# Justification, Forgiveness, and Pardon



## mgkortus (Sep 25, 2017)

1) How are these three concepts, justification, forgiveness, and pardon, related? What is the unifying idea behind all three?

2) How are these three concepts each distinct?


----------



## Ask Mr. Religion (Sep 25, 2017)

It would help if you could tease out a wee bit of what you are seeking here as I am hesitant to assume where you are going.

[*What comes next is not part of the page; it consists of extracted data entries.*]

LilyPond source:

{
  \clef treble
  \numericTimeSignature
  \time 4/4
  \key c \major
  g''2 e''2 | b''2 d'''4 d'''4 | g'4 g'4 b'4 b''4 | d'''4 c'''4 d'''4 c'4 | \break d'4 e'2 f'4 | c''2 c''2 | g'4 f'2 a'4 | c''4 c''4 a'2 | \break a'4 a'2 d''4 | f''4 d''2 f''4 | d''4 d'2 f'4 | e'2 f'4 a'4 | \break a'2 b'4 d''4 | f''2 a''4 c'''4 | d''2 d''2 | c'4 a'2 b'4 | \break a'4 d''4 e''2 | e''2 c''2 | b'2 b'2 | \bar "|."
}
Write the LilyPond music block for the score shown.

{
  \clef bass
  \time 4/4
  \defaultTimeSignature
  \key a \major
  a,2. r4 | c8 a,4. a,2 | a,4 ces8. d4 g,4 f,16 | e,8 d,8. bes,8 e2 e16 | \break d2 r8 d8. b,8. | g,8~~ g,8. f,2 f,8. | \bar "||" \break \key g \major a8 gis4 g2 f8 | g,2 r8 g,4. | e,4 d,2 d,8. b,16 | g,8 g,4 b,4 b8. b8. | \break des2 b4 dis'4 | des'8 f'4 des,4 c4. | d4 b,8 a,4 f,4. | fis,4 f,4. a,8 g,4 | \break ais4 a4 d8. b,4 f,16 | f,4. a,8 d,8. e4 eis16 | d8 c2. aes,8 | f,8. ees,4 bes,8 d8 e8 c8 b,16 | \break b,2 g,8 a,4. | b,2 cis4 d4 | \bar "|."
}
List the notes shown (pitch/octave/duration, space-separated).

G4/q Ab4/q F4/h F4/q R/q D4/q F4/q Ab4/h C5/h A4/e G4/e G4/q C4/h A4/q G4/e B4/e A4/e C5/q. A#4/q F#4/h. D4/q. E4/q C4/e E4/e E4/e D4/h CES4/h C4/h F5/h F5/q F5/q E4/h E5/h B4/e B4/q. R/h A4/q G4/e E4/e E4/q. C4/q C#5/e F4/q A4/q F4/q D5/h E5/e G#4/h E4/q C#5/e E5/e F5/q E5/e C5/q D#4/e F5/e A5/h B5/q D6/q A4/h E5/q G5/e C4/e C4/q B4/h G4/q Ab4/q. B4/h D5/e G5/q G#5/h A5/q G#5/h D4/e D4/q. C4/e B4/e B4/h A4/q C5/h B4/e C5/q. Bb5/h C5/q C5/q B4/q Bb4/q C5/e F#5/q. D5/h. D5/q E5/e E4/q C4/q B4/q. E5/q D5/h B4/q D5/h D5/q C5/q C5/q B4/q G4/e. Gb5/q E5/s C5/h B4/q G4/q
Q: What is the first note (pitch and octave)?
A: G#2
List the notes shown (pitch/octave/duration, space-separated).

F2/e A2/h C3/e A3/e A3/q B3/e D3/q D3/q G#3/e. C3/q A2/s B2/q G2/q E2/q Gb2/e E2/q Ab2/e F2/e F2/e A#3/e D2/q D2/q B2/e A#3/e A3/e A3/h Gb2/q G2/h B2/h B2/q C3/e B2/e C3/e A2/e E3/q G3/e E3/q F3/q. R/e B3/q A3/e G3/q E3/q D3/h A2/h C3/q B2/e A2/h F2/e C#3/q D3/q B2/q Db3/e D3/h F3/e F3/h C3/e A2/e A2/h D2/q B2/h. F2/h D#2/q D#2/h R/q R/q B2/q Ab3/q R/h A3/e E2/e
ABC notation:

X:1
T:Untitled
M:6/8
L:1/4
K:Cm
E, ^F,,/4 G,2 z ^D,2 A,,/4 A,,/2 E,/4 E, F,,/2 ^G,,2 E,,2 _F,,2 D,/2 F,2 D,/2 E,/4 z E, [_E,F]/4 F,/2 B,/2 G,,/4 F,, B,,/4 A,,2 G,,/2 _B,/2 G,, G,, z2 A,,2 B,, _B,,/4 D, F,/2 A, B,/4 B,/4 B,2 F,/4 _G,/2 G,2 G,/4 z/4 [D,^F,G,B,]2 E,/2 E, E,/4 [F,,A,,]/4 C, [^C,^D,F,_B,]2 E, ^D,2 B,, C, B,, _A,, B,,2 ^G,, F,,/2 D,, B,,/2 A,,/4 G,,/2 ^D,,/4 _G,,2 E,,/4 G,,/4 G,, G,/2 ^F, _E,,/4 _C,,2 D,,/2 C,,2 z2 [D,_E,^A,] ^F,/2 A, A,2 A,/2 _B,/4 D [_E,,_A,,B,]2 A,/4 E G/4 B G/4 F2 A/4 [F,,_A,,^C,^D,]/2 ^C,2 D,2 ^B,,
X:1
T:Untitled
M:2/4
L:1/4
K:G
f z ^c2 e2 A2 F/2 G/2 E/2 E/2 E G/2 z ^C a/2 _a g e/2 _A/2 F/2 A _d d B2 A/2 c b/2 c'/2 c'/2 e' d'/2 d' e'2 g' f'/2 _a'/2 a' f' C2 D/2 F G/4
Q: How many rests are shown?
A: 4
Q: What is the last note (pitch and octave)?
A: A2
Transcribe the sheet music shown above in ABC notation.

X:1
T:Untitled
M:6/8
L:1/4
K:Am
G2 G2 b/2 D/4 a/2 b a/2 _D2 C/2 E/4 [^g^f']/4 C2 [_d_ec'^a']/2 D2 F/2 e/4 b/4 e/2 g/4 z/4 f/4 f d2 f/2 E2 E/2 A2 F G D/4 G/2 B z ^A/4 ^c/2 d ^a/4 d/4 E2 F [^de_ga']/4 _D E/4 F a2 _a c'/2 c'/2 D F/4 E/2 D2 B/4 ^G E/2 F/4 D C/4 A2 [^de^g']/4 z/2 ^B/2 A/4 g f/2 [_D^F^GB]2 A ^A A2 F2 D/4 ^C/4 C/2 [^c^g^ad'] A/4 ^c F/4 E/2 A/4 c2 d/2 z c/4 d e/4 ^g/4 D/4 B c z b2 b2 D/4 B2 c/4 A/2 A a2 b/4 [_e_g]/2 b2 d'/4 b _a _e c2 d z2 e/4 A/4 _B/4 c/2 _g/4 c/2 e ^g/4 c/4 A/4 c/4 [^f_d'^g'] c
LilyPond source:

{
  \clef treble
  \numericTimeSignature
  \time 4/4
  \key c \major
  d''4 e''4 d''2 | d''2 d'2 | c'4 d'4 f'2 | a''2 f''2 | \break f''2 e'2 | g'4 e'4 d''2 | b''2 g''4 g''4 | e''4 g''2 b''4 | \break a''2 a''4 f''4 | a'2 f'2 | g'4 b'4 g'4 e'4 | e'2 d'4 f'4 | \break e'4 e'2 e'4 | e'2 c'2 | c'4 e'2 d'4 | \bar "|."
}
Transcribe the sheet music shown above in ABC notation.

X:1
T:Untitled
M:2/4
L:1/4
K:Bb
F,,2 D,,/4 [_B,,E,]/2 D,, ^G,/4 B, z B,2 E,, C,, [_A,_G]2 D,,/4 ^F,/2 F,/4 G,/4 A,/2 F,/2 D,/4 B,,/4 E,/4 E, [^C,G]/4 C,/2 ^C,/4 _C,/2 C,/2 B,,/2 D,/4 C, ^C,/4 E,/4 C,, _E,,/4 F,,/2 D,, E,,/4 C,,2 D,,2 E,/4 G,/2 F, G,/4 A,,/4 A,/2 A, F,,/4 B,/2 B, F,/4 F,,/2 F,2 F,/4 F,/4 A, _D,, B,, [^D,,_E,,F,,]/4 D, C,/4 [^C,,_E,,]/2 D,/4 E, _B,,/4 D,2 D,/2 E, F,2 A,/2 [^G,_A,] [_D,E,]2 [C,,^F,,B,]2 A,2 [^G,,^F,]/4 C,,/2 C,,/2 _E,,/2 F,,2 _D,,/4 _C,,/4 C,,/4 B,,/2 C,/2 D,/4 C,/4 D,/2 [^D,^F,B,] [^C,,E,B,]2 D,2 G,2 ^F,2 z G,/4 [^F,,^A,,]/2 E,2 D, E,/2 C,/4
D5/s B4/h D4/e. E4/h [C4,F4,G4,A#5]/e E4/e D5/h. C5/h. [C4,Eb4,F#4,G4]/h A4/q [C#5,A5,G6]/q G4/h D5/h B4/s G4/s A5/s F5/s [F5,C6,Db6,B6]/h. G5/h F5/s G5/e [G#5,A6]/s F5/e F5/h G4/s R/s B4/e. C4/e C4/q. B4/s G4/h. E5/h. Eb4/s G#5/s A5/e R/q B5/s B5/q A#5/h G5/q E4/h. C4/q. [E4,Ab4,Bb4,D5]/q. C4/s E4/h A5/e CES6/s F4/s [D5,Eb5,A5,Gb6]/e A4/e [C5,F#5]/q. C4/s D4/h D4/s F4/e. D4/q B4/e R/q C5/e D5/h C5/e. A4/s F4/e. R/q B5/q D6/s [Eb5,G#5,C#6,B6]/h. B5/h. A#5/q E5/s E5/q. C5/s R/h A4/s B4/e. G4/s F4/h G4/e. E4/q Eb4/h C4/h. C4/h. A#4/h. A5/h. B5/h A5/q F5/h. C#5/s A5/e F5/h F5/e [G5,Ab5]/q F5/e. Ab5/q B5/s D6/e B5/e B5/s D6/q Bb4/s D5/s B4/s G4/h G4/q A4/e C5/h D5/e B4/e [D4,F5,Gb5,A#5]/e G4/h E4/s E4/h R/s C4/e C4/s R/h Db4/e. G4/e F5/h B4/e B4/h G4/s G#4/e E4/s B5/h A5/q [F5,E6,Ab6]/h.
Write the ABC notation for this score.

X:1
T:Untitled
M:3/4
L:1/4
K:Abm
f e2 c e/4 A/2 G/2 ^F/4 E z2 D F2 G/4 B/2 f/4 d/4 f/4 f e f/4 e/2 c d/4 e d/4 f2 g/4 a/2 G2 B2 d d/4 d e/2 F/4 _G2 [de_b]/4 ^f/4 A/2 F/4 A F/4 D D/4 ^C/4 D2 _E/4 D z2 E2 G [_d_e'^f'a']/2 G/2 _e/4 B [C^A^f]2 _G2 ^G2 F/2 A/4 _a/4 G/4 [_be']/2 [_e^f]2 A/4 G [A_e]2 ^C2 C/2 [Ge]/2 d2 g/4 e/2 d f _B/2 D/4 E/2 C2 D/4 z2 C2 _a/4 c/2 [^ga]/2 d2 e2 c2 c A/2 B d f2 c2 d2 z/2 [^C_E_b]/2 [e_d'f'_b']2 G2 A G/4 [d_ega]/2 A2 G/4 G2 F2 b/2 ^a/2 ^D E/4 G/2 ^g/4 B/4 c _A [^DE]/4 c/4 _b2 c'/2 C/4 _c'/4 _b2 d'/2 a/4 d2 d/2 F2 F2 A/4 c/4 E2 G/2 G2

Here is a first stab at your questions.

If you are _justified _you have been judicially declared innocent (exonerated, absolved, vindicated).
If you have been _forgiven_, you are not innocent; your guilt and the consequences of your guilt remain.
If you have been pardoned, the consequences you are due from your guilt have been set aside.

Biblically,
- Our _justification _is an _alien righteousnes_s, that of another, Our Lord.
- Our _forgiveness _(dismissal of debt owed) comes by our faith in the object of that faith, He who bore our guilt and satisfied the consequences of our guilt.
- Our _pardon _comes from our repentance and the free grace of God in granting our pardon that has been secured by Our Lord (WCF 15:1-3).
- _Faith_, followed by _repentance_ (see Auchterarder Creed) are the _first fruits_ of our quickening (regeneration).

Reactions: Like 1 | Informative 1


----------



## Gforce9 (Sep 25, 2017)

Matt,
I think Richard Gaffin has made an excellent case that all these are resultant of union with Christ.


----------